His hand gave hers a squeeze before letting go. “Safety is nothing without you.” He moved behind her, a warm shadow.
“Stubborn.”
“Says the redhead.”
She laughed and took her position between the worlds, fingers poised over the harp strings while Aedan’s arms anchored her firmly in their world. Anticipation and fear coiled up in her, like a harp string tuned too tight. “Let it come.”
50
The clearing in front of the mess hall was filled with hay wagons packed with campers, their voices filling the quickly darkening sky. Even though it wasn’t fall, the night was that perfectly crisp kind that was just right for a hayride. Willing myself not to shake, I tugged the sleeves of my merino sweater over my hands and slipped my fingers into the thumbholes before reaching up to grab Dev’s hand. Even the few seconds of contact though the wool as he helped me up into the wagon were enough to send tingles up my arm and straight down my spine.
“You look…abnormally nice for the woods,” he said before quickly letting go of my hand and turning his attention to locking up the back of the wagon.

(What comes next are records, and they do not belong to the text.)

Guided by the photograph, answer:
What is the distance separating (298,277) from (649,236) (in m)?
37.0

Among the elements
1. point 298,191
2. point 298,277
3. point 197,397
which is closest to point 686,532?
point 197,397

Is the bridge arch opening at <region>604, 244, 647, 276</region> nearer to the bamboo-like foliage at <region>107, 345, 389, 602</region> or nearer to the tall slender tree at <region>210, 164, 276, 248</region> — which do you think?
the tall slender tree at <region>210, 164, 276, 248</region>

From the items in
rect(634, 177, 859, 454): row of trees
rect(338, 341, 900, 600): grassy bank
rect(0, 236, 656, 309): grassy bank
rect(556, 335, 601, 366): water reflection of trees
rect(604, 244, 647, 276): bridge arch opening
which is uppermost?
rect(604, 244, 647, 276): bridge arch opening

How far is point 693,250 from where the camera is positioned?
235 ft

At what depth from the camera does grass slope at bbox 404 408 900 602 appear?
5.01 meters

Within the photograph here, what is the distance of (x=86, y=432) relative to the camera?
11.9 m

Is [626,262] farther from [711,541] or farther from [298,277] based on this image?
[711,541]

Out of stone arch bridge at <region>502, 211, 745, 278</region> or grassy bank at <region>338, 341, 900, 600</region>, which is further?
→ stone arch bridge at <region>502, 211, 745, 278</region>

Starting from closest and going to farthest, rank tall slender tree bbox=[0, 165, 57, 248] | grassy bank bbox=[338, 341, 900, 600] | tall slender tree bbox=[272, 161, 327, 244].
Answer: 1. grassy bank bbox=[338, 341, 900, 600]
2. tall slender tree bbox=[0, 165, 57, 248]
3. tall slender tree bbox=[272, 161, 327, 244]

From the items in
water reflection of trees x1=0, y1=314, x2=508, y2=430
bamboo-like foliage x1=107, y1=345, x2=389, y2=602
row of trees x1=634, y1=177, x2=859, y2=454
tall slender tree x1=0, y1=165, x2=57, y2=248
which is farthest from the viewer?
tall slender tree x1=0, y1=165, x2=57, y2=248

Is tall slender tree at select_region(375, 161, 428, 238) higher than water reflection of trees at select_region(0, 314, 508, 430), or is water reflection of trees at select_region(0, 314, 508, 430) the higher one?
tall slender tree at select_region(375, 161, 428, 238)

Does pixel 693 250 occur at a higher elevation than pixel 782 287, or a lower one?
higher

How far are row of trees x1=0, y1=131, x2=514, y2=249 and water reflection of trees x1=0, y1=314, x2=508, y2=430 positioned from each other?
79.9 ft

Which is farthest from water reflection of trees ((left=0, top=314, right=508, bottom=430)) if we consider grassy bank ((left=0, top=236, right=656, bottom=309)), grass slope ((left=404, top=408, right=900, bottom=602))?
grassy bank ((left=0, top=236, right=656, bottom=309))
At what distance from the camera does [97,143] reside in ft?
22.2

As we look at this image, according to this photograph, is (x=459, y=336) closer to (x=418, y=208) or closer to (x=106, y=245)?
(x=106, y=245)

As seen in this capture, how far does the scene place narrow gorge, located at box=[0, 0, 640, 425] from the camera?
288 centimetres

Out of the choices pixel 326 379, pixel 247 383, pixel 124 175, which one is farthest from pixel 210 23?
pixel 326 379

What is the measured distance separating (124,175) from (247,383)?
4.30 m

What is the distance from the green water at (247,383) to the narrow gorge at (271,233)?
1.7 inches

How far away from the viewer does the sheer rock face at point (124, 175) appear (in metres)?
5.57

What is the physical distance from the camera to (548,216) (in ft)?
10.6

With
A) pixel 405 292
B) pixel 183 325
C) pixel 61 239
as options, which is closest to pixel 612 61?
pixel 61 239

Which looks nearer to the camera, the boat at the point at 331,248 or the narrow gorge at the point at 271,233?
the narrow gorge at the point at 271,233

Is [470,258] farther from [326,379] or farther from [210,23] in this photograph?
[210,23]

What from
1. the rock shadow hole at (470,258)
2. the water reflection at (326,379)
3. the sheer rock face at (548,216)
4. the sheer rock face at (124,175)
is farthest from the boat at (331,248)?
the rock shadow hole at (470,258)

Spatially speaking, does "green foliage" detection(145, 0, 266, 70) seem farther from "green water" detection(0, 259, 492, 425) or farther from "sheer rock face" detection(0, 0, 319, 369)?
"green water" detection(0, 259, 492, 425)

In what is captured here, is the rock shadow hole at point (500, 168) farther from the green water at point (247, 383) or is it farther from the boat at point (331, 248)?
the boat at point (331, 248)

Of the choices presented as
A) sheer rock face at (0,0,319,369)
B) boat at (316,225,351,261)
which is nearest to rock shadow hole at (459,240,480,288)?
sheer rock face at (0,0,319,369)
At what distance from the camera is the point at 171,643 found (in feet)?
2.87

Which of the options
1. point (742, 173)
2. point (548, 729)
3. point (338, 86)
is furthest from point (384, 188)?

I let a tiny smile break through my nerves. I had trolled this Juliet pattern on Ravelry for ages before finally giving in, and knitting it in the Woolbearers rosewood colorway that almost made my hair and eyes look pretty. It was totally a Grace-approved sweater.
“I figured it would be cold out. This is local wool.” An evil little Marissa-like part of me was tempted to stick my arm out and ask him if he wanted to pet the sweater, but I held back and dropped onto a mound of hay at the back of the wagon across from him. My secret project, slipped up my sleeve, dug into my arm and my stomach started churning again.
One positive: if I threw up, at least I could blame it on the hayride.
The campers were wound up and, just as the wagon started moving, hay began flying.
“Whoa. Hay stays in the wagon!” Dev called out, ducking in an unsuccessful attempt to avoid a bundle of hay thrown his way. At the front of the wagon, Cassie and Mike were also trying to keep their campers—and the hay—from flying out into the dark woods around us.
A few more minutes of chaos and then Dev’s voice carried over the dark night in an old, ridiculous camp-y song. Silly as it was, his singing reached straight to my bones and settled there, my body humming in time with his words. Dev wasn’t one of our musical theatre stars for nothing. As he kept going, the kids started chiming in and the song carried over to the other wagons until the mostly off-key singing took over the quiet of the night. Between verses, Dev looked over at me and gave me a Why aren’t you singing along? gesture, but I pressed my lips together tightly and shook my head. Em was the singer. I’d just sound like someone was skinning a cat in the middle of the woods.
By the tenth verse of “Henry the Eighth,” half of the girls from my cabin had dissolved into giggles and the rest were starting to sound hoarse from trying to yell louder and sound “worse.” The wagons pulled up alongside of the firepit and Dev popped open the wagon door, starting the campers on another song as we helped them down. I noticed how almost all of the girls went over to Dev’s side. He was grabbing them by the waists and lowering them down to the ground, even though most of them didn’t need the help.
Cassie bumped me in the side as she passed me, her free hand glued to Mike’s. “Can you and Dev handle straightening out all the mess in here? Mike and I want to squeeze in some quality time,” she wiggled her eyebrows at me, “before we have to make nice and sing kumbaya around the campfire.”
I glanced over at Dev, who was still busy playing human elevator to all the female campers, and my insides twisted again. No use delaying my deep confession. “Sure.”
“Grace was right, you are the best.” Cassie winked at me before jumping into Mike’s arms in a totally graceful cheerleader move.